▶ **PASSAGE SHOWN**
But this year the restart was delayed by illness and crushing indecision.
Lost in the dark again. A couple more days lolling around in dressing gowns, still too much left over food in the cupboards to merit a serious expedition to the large world of other people out there.
There’s a decline that begins the day the clocks go back – late October. The world gets more claustrophobic every day, the darkness comes and it stays.
At first I think I can beat it – keep busy, have a book launch, start worrying about Christmas, the essential festival of light and unfettered stuffing; like a willing goose, turn yourself into pate. Swill it down with ferments of fruit and grain, buy presents. Can’t afford it? What the hell, max the plastic.
Then – the day – the darkest day and the day filled with the most light and the most abandon – no buses to catch or cars to drive, no limits, no mercy to your lives.
Loved ones come and go, bins overflow. ‘Thank God it’s all over.’
All over.
All over.
Crisp New Year
except it’s not
it’s wet and not cold enough
and the places you’ve been
stay with you
and make you cough and moan
Get a grip on yourself
Get a grip
So you do
and you notice
the nights lightening
the days’ cool sun returning
– reviving.
And you return
You are you again
but you are a different you
an evolved through pain
and darkness you
A new you
A happy new you
But then again
Everything changes
it’s always the same,
it all rearranges
no-one’s to blame
Christmas is snow and feasting and fire and preserves. Christmas is calm and peaceful. Christmas is generous and spiritual. Christmas is short cold days and long colder nights – it is the darkest time of the year when life retreats to its lair and prays for its own renewal. The festival of Christmas sits like a light at the centre of each year’s tunnel drawing us towards it, injecting us with hope and ejecting us into a brighter future. In the Northern half of the world, Christmas is as essential to our psychological well-being as water is to our physical.

▶ **TO DO**
**1)** According to the passage on winter darkness, when does the decline begin?
**2)** Copy everything in the passage on winter darkness from "There’s a decline" down to "and it stays.", substituting "cramped" for "claustrophobic".
**3)** Proceed with the piece on winter darkness and Christmas, picking up after its final sentence.

(Spatial grounding data)
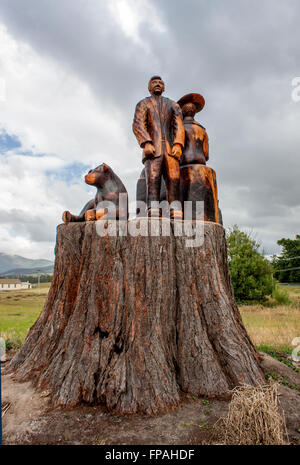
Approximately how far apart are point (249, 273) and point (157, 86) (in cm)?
1244

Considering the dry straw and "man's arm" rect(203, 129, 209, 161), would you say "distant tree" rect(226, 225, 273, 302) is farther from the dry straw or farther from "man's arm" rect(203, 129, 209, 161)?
the dry straw

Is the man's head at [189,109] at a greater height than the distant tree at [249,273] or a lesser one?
greater

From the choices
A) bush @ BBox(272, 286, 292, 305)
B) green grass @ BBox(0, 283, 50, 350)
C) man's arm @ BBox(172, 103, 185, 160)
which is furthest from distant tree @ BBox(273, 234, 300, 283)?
man's arm @ BBox(172, 103, 185, 160)

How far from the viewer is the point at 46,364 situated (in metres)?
3.55

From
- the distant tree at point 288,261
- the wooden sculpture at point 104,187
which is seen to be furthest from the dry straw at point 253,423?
the distant tree at point 288,261

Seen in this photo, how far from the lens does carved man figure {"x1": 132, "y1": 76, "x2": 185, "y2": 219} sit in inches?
160

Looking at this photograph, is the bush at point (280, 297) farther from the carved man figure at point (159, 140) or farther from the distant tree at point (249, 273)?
the carved man figure at point (159, 140)

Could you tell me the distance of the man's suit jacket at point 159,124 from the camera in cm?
412

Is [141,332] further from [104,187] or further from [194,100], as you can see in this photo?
[194,100]

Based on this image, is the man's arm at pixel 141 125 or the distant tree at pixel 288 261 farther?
the distant tree at pixel 288 261

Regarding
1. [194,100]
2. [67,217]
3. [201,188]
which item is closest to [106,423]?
[67,217]

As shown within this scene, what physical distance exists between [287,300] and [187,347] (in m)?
14.0

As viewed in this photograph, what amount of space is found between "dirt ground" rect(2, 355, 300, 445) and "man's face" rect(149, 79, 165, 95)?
4010 mm

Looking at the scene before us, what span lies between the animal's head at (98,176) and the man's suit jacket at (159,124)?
0.62 meters
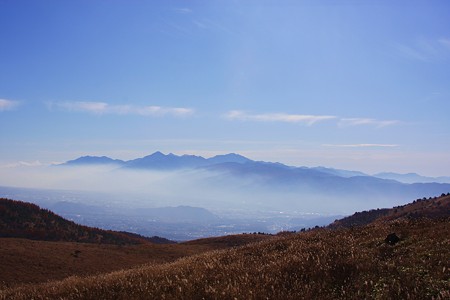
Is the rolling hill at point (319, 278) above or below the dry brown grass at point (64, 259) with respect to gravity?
above

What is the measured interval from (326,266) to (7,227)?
40.2 meters

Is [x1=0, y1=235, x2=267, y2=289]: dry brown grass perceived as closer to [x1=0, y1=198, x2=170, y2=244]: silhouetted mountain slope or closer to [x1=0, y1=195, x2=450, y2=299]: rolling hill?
[x1=0, y1=195, x2=450, y2=299]: rolling hill

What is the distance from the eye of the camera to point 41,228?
41812 mm

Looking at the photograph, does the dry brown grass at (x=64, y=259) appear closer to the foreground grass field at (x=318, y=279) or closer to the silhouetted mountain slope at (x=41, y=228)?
the foreground grass field at (x=318, y=279)

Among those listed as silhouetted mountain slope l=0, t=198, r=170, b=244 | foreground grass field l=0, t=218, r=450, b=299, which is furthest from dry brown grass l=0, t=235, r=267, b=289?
silhouetted mountain slope l=0, t=198, r=170, b=244

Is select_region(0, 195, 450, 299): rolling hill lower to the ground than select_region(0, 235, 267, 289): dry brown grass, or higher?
higher

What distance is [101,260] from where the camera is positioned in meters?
26.0

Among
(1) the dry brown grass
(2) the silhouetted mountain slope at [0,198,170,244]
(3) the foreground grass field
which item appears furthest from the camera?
(2) the silhouetted mountain slope at [0,198,170,244]

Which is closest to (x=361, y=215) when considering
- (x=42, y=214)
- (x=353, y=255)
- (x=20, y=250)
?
(x=42, y=214)

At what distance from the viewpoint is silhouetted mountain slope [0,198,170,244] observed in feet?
129

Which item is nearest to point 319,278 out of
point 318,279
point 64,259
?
point 318,279

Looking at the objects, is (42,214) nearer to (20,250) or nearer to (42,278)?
(20,250)

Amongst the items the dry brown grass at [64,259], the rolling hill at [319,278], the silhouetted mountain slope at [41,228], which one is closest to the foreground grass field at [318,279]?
the rolling hill at [319,278]

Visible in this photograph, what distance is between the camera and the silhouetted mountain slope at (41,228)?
1549 inches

▶ **ANSWER LIST**
**1)** It begins the day the clocks go back, in late October.

**2)**
There’s a decline that begins the day the clocks go back – late October. The world gets more cramped every day, the darkness comes and it stays.

**3)**
Photo: A Christmas Tree by Rhian Jones
Sadly, Christmas has been hijacked and harnessed by the dolts that profit from our human innocence and gullibility. They present us with beads of paste and glue – fake glitter that dilutes the true light and costs us our breath. We are herded through lanes edged with bulging shelves laden with colourful consumables designed to imitate the love and light our psyches crave in the darkness of midwinter. Cleverly, the Christian establishment has also hitched itself to the festivities and imposed its fable, to complete the duality that keeps us enthralled.
Christmas is neither the celebration of the birth of a man in some past land, nor the gluttonous gorging from the toxic mound of phony food. The true meaning of Christmas is in its light. It is the annual counterpoint to midsummer, when the sun’s light is at its most abundant, for Christmas is full of light too – the light that we carry inside. We bring it with us into the darkest time of the year and we express it in our fire and frolics. We don’t need churches or shopping malls, we just need ourselves – the bringers of light.